Also ehrlich gesagt interessiert mich das schon was du mit den 800 Bildschnipseln vorhast.

Was ist erzählst du uns warum du das Bild so zerstückeln möchtest?


----------



## Nino (4. Juli 2005)

Ich würde noch gerne *extracuriosity* und *da_Dj* darüber informieren dass Photoshop so wie ich das schon erklärt habe sehr wohl mehr als 50 Slices pro Richtung zulässt   
Soweit ich weiß gibt es da keine Begrenzung. Außer dein Rechner macht nicht mehr mit


----------



## hotschen (4. Juli 2005)

Stimmt, kann ich bestätigen.

Bis auf die Kleinigkeit, dass das nicht Photoshop, sondern ImageReady "zulässt".


----------



## da_Dj (4. Juli 2005)

Ich hab' den "Fehler" gemacht, es von extracuriosity so zu übernehmen  Evtl. ältere PS-Version?
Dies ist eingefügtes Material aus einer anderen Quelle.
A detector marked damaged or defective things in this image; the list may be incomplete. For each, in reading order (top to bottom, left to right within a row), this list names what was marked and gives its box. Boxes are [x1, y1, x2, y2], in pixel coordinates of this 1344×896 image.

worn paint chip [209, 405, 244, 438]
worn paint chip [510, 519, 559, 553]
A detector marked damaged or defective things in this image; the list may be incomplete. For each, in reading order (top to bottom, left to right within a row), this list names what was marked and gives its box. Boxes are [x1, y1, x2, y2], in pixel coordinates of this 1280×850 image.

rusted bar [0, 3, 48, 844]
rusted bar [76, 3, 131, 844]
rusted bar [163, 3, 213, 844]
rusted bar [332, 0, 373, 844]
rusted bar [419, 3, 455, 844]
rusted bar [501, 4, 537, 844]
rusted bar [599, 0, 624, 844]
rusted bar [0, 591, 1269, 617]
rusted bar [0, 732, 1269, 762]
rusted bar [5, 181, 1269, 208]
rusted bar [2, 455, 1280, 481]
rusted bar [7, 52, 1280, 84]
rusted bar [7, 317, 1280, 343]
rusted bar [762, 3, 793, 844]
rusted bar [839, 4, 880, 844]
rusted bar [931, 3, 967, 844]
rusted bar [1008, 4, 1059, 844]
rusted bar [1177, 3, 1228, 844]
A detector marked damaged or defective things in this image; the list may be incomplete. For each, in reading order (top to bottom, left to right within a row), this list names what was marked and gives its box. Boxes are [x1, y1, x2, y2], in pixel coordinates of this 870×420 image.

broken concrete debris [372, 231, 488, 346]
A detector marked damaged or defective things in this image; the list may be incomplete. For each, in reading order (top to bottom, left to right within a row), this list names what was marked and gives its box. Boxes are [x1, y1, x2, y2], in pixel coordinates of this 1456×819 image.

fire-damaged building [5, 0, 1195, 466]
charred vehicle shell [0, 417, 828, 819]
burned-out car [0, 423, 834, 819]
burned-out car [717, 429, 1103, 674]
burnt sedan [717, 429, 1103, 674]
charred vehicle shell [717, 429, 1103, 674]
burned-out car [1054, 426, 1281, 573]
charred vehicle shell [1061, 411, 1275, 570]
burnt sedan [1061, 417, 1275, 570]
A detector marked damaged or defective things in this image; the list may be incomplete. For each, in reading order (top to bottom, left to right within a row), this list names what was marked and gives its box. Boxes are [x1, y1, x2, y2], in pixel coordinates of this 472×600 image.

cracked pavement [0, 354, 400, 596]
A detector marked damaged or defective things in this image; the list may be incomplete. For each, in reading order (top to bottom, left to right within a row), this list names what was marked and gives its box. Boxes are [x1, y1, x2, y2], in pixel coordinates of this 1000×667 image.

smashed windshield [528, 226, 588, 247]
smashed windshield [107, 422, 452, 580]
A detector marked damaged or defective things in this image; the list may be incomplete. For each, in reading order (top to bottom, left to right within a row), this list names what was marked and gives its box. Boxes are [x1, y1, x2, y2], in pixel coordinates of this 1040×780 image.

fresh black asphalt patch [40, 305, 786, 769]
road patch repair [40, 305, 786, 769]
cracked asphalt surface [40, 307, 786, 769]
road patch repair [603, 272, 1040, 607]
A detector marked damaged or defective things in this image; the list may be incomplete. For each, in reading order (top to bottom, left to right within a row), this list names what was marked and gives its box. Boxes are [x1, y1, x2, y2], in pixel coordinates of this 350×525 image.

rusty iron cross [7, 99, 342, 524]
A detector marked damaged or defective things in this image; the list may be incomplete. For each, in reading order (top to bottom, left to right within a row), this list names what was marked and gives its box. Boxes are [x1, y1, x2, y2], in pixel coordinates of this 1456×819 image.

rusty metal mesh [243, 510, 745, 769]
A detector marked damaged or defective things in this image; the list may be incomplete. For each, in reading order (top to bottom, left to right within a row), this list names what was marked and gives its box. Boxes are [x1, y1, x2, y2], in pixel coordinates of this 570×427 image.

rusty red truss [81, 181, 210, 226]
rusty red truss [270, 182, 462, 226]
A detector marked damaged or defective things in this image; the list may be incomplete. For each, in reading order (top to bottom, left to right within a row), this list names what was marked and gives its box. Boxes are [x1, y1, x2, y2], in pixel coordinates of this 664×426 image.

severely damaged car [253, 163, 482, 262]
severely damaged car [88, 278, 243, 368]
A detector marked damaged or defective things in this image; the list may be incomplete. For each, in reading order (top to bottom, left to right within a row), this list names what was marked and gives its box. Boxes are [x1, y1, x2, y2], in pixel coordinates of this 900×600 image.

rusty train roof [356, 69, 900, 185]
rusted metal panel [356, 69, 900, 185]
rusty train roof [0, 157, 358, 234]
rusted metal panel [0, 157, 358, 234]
Nicht jeder arbeitet mit CS aufwärts (oder von welcher Version an es gehen mag, eine Begrenzung in früheren kann ich mir gut vorstellen).


----------



## extracuriosity (5. Juli 2005)

Ich habe den Auto-Slice ausgewählt und hab ihn unterteilt. Als ich bei Anzahl der Slices 800 angegeben habe, hat Photoshop (übrigens CS) gemeckert: Bitte geben sie eine Zahl zwischen 1 und 50 ein. Ich habe daraus geschlossen, dass Ps nur 50 Slices zulässt, aber vielleicht kann man jeden Slice nur 50 Mal unterteilen. Wie auch immer.
Mea maxima culpa.


----------



## Nino (5. Juli 2005)

Das iritiert, das stimmt. Du muss eben nicht die Anzahl sondern die Pixelgröße der Slices einstellen. Da steht zwar trotzdem 50 Slices oben aber das kannst du ignorieren.


----------



## jasin (11. Januar 2006)

mal ne frage zu dem slice . habe das bild was ich gemacht habe in drei teile geteilt. wi ekann ich jetzt di e3 teile abspeichern . also alle drei teile extra?

danke


----------



## oscarr (11. Januar 2006)

In Photoshop 7 geht das mit den _*Slice unterteilen 1Pixel* _ nicht. Aber in Imageready! 

Danach fürs _Web speichern_ und man hat stolze 800 Bilder  :suspekt:


----------